Game 2 was another close affair as Boof Bonser pitched 6 solid innings and the score was tied 2-2 in the 7th. With two outs and a runner on in the 7th, Torii Hunter attempted one of his signature highlight reel catches on a line drive by Mark Kotsay. It eluded Hunter and went for a 2 out go ahead 2 run inside the park home run. The A’s would hold onto the 5-2 victory.
By the time the series returned to a carnival atmosphere in Oakland, the series was knotted up. Oakland jumped all over Brad Radke and cruised to an easy 8-3 victory, the only post season series victory to date for the Billy Beane A’s.

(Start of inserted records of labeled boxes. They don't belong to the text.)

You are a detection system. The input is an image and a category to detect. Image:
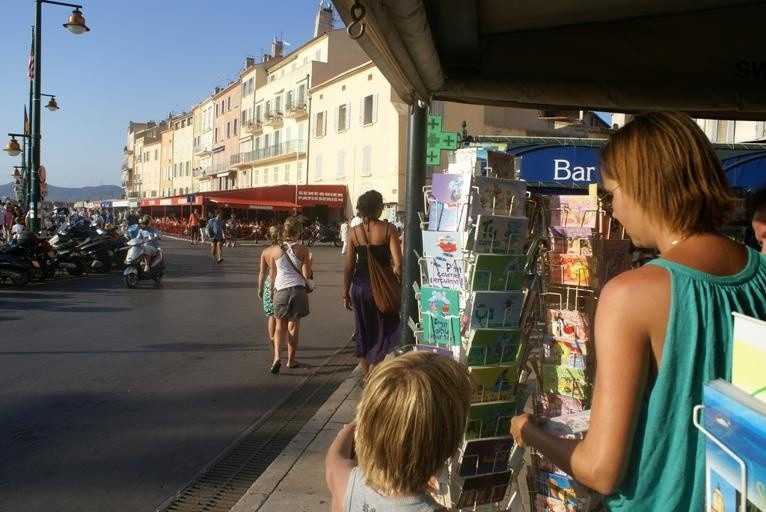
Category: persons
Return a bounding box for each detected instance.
[511,111,766,511]
[269,216,316,372]
[188,208,240,263]
[748,205,766,253]
[323,351,478,512]
[314,216,321,230]
[135,215,159,272]
[252,220,261,245]
[342,190,401,387]
[256,225,287,346]
[0,198,141,238]
[339,212,404,254]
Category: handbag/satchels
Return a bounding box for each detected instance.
[357,222,401,315]
[305,278,314,294]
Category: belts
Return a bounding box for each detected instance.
[281,285,304,291]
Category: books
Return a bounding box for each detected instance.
[702,376,766,512]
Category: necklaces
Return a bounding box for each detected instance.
[664,235,686,254]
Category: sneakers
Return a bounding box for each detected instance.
[270,358,281,374]
[143,263,153,274]
[286,361,302,369]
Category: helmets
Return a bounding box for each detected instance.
[138,214,153,231]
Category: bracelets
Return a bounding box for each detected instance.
[343,295,350,299]
[270,288,273,291]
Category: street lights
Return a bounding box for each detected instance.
[25,0,89,225]
[6,91,62,209]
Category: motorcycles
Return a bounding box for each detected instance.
[121,232,166,289]
[307,216,343,248]
[0,207,127,288]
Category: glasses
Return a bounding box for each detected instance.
[596,183,621,209]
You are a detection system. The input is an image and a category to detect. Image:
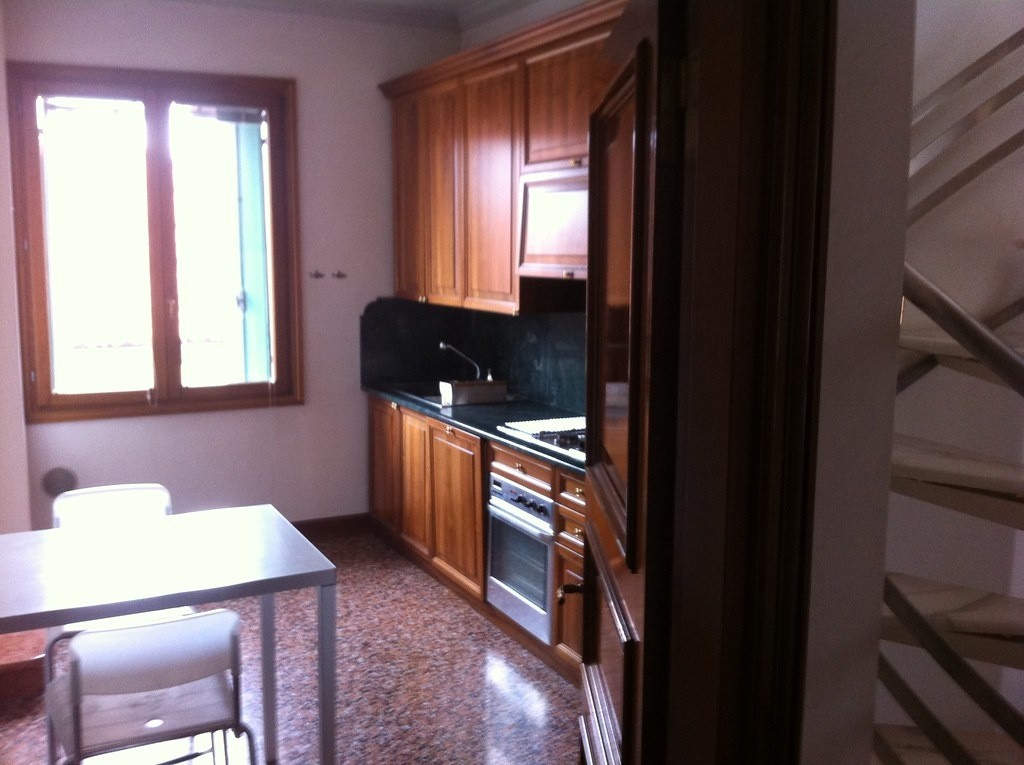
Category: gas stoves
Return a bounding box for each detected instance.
[497,415,587,465]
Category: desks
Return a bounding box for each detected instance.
[0,502,342,765]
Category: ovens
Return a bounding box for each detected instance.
[482,472,561,647]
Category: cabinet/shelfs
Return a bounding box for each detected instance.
[369,396,595,692]
[377,1,626,319]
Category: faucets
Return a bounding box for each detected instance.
[439,341,482,380]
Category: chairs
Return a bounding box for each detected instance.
[39,483,258,765]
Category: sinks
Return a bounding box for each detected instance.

The Twins were out and their great comeback against the Tigers was a footnote. It would be Detroit who would go on to win the pennant and lose to a streaking St. Louis squad.
How would the Santana-Hunter-Mauer-Morneau-Cuddyer-Nathan Twins have fared against the Cardinals that year? Would 2006 be the year that Ron Gardenhire had the honor of being the manager of a World Series winner? Would that have been the moment where the Twins had the final laugh against the contraction rumors?
The Twins would go on to be competitive, winning the Central in 2009 and 2010 but being swept by the Yankees in both years.
But those teams did not have the star power of the 2006 squad. By 2008 Santana was a Met and Hunter was an Angel. By then the Twins seemed like the obligatory entry from the Central, an afterthought rather than a legit pennant contender.
The team in 2006, with the elite players hitting their prime and the comeback and the path cleared by Detroit eliminating New York, had everything align to be one of the great teams and highlights in the history of the franchise.
Mauer would have led his childhood team to the title. He and Morneau would have formed the new “M&M Boys” and given that combo some substance with their wonderful style.
Santana’s Hall of Fame credentials would have received a shot in the arm as would have the legacy of Torii Hunter.
Instead a pennant has eluded all of those stars to this day.
Gardenhire’s legacy would be similar to Mike Scioscia’s, whose 2002 Angels won it all and his subsequent Division Titles helped his legacy rather than hurt it.
All of this could have happened if 2006 went their way.
Instead they are just another team who got swept in the Division Series and lost to history.
Alas a great missed opportunity for the Twins.